La mémoire telle qu’on nous la donne à voir n’est pas une chose en soi et qui va de soi. Entité complexe tiraillée entre la remémoration et l’oubli, elle est le fruit d’une construction pensée et imagée par les acteurs principaux : les associations, les musées, les politiques. Ce qu’on va donner à voir va être le pilier de connaissances et de références de nombreuses personnes, mais cela va surtout, je le pense, toucher les jeunes qui sont encore dans des structures dirigées par l’éducation nationale et l’histoire qu’ils écrivent : les collégiens et les lycéens. Modelés par les images extraordinaires et misérables des condamnés à mort dans les camps de concentration, on oubli de leur parler de la vie pendant la guerre. Cette vision reste alors implantée dans nos esprits car le but de ce misérabilisme est de toucher, de choquer, de graver dans nos imaginaires ce qui nous permettrait de ne pas reproduire les comportements passés. Malgré les initiatives tout à fait louables et nécessaires de nombreuses infrastructures, comme les centres historiques, qui tendent à montrer un temps plus long, une vie quotidienne à partir de témoins et en sélectionnant des archives qui vont souvent être des objets de tous les jours (machines à café, valises, instruments de cuisines, carnets, tickets de rationnements, livres scolaires…), l’éducation nationale n’est pas en accord avec cela. Les livres d’histoires mettent toujours en lumière les événements les plus marquants et ne parlent que très peu de la vie des sociétés touchées, de l’impact indirect de la guerre sur les populations, l’économie, la politique. Durant un échange avec la directrice du Centre de la Résistance et de la Déportation de Lyon, nous avons appris qu’un jour, un homme s’est plaint à elle en lui disant qu’il n’y avait pas de choses assez horribles dans leur exposition, pas assez de corps, de photos des camps, et qu’il était très déçu de ne pas pouvoir les montrer à son enfant.

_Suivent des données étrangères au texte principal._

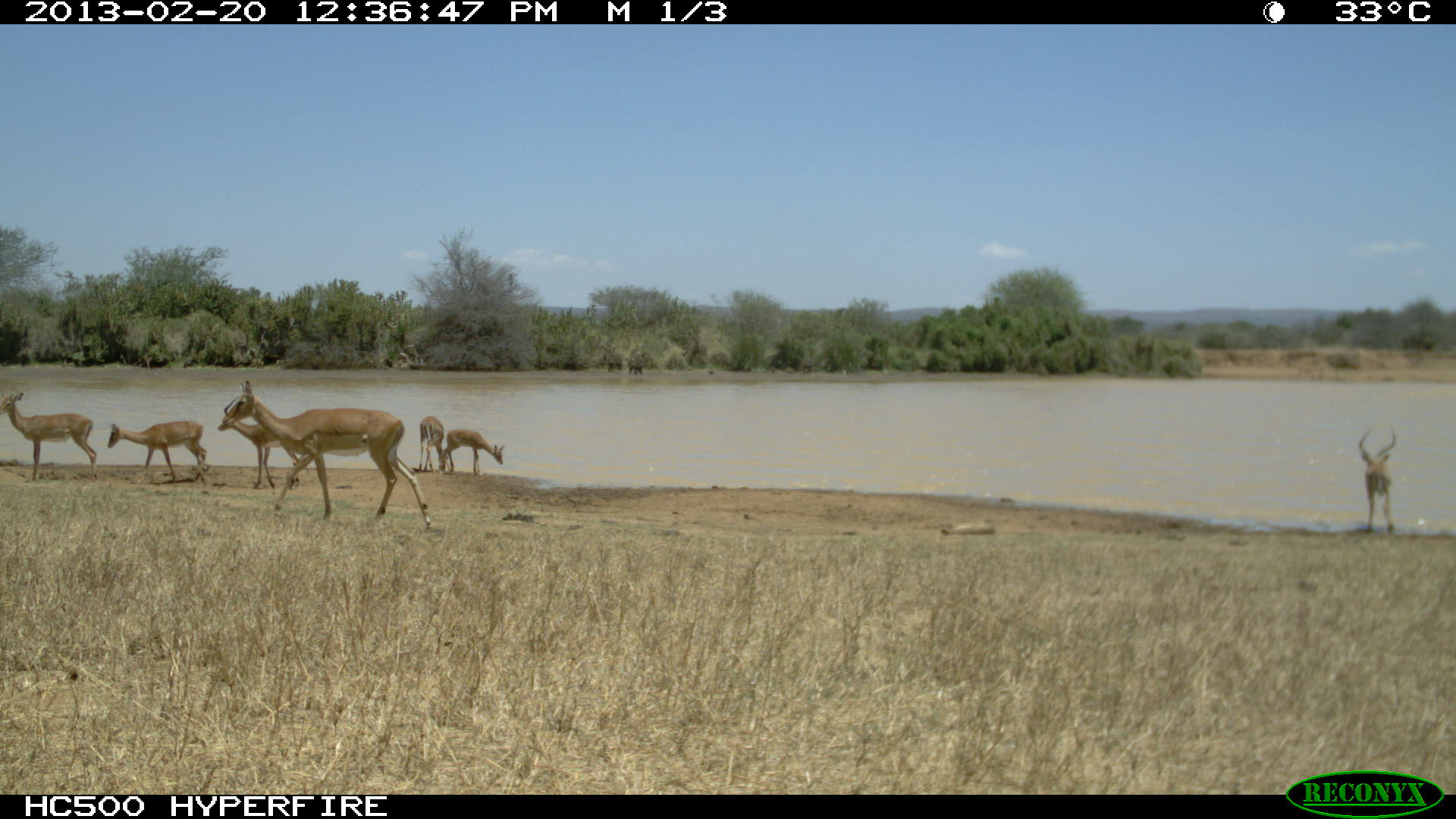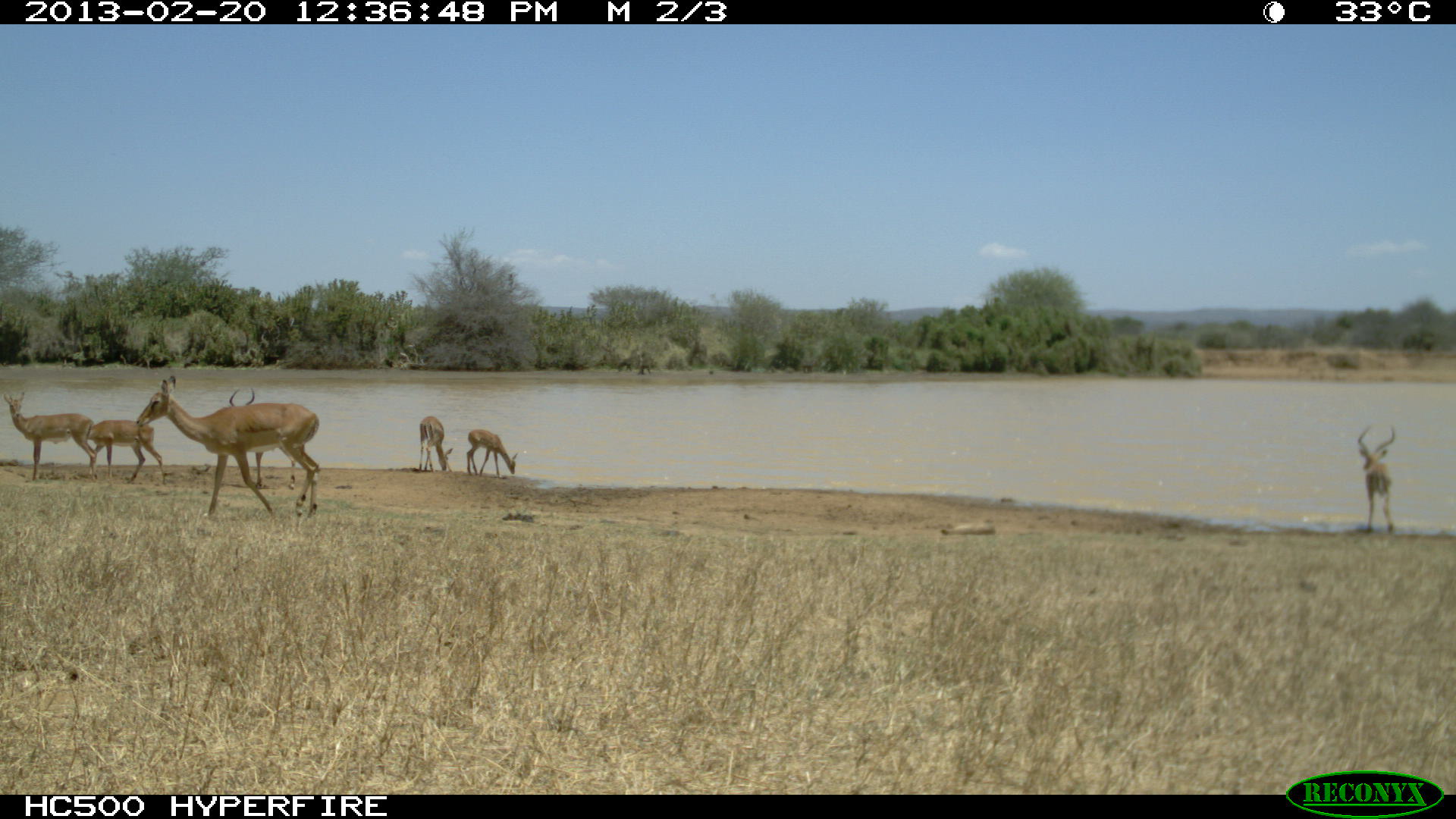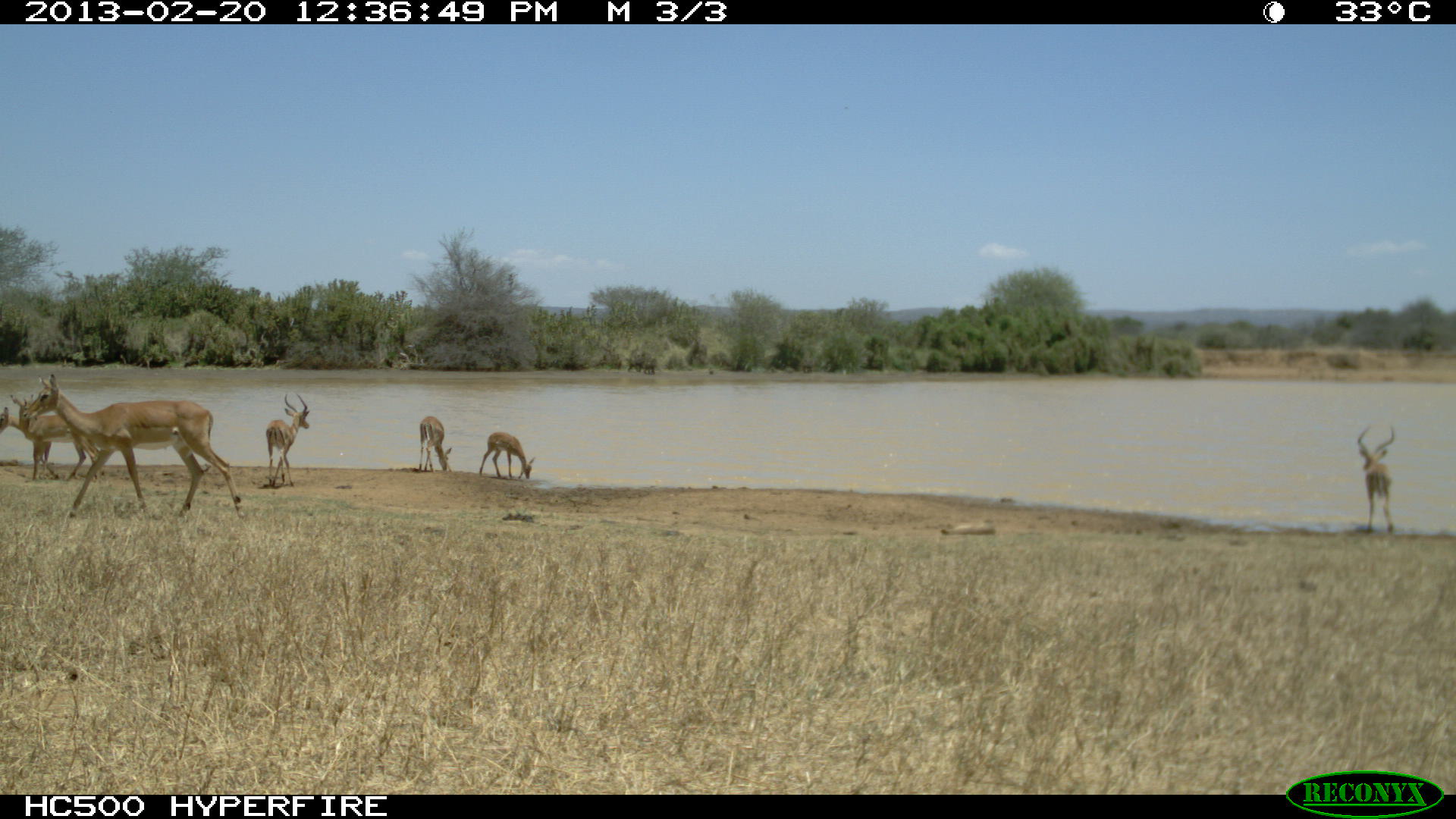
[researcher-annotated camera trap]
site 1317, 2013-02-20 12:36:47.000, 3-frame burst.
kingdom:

On peut faire la différence entre « remémoration », qui est de se souvenir, et « utilisation » qui va être la manière dont le passé va impacter le présent.
Aujourd’hui, il est difficile de briser cette image sensationnaliste de la guerre bien qu’il y ait des structures qui s’y essayent. La mémoire est donc, comme nous pouvons le voir, le résultat d’une collaboration mais aussi un instrument utilisé pour façonner le souvenir et les imaginaires.